Marty pareció momentáneamente confundido.
- ¿Qué clase de fin, querida…, el fin que justifica estos medios? Me parece que no te entiendo bien.
- ¿Qué estoy buscando? ¿Cuándo estarán satisfechos?
- Charlie, ahora estamos más que satisfechos -dijo Marty generosamente, y ella supo que estaba mintiendo.
- El fin es un hombre -dijo abruptamente Joseph, y ella vio que la cabeza de Marty giraba hacia él hasta que dejó de verle la cara. Pero no la de Joseph y su mirada, al devolver la de Marty, tenía una franqueza desafiante que no había visto antes en él.
- Charlie, el fin es un hombre -aceptó finalmente Marty, volviéndose hacia ella una vez más-. Si vas a seguir adelante, éstas son cosas que tendrás que saber.
- El Jalil -dijo ella.
- El Jalil está bien -dijo Marty-. El Jalil dirige toda su operación europea. El es el hombre que necesitamos tener.
- Es peligroso -dijo Joseph-. Es tan bueno como malo era Michel.
Tal vez para descolocarle, Kurtz adoptó el mismo estribillo.
- El Jalil no confía en nadie, no tiene una chica fija. Jamás duerme dos noches en la misma cama. Se ha desconectado de la gente. Ha reducido sus necesidades básicas hasta el punto en que es casi autosuficiente. Un operario inteligente -terminó Kurtz, dedicándole su sonrisa más indulgente. Pero cuando encendió otro cigarro, ella supo por el temblor de la cerilla que estaba de verdad muy enojado.
¿Por qué no vacilaba?
Había descendido sobre ella una calma extraordinaria, una lucidez de sentimiento que estaba más allá de lo que había conocido hasta entonces. Joseph, no había dormido con ella para echarla, sino para retenerla. Estaba sufriendo por ella todos los temores y las vacilaciones que deberían haber sido sólo suyos. Sin embargo, ella sabía también que en este secreto microcosmos de existencia que habían creado para ella, retroceder ahora era retroceder para siempre; que un amor que no progresaba, jamás podía renovarse; sólo podía hundirse en el pozo de mediocridad al cual se habían consignado sus otros amores desde que había empezado su vida con Joseph. El hecho de que él deseaba que se detuviera, no la arredró; por el contrario, fortificó su resolución. Eran socios. Eran amantes. Estaban casados con un destino común, una común marcha hacia adelante.
Estaba preguntando a Kurtz cómo reconocería a la presa. ¿Se parecía a Michel? Marty sacudía la cabeza y reía.
- ¡Ay, querida, jamás posó para nuestros fotógrafos!

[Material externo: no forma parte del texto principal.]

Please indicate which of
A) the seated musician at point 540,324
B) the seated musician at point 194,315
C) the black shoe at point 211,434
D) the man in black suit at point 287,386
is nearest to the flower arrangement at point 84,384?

Después, mientras Joseph apartaba deliberadamente la vista en dirección a la ventana manchada de hollín, Kurtz se puso rápidamente en pie y sacó de un viejo portafolios que estaba junto al sillón en el que había estado sentado, lo que parecía un gordo recambio de bolígrafo, ondulado en un extremo por un par de delgados alambres rojos que se destacaban como las patillas de una langosta.
- Esto es lo que llamamos un detonador, querida -explicó, mientras su dedo rechoncho daba golpecitos sobre el recambio-. Aquí, en el extremo, está el tapón y metidos en el tapón están los alambres. Necesita un poco de alambre. El resto, lo que sobra, lo embala así. -Y sacando, también del portafolios, un par de pinzas, cortó cada cable por separado, dejando del mismo unas dieciocho pulgadas. Después, con un gesto hábil y experimentado, enrolló los cables sobrantes hasta formar un títere completo, hasta con cinturón. Luego se lo pasó-. La muñequita es lo que llamamos su firma. Más pronto o más tarde, todos reciben una firma. Esta es la suya.
Dejó que se lo sacara de las manos.
Joseph tenía un domicilio para que fuera. La pequeña mujer de marrón la acompañó hasta la puerta. Salió a la calle y encontró un taxi esperándola. Amanecía y los gorriones empezaban a cantar.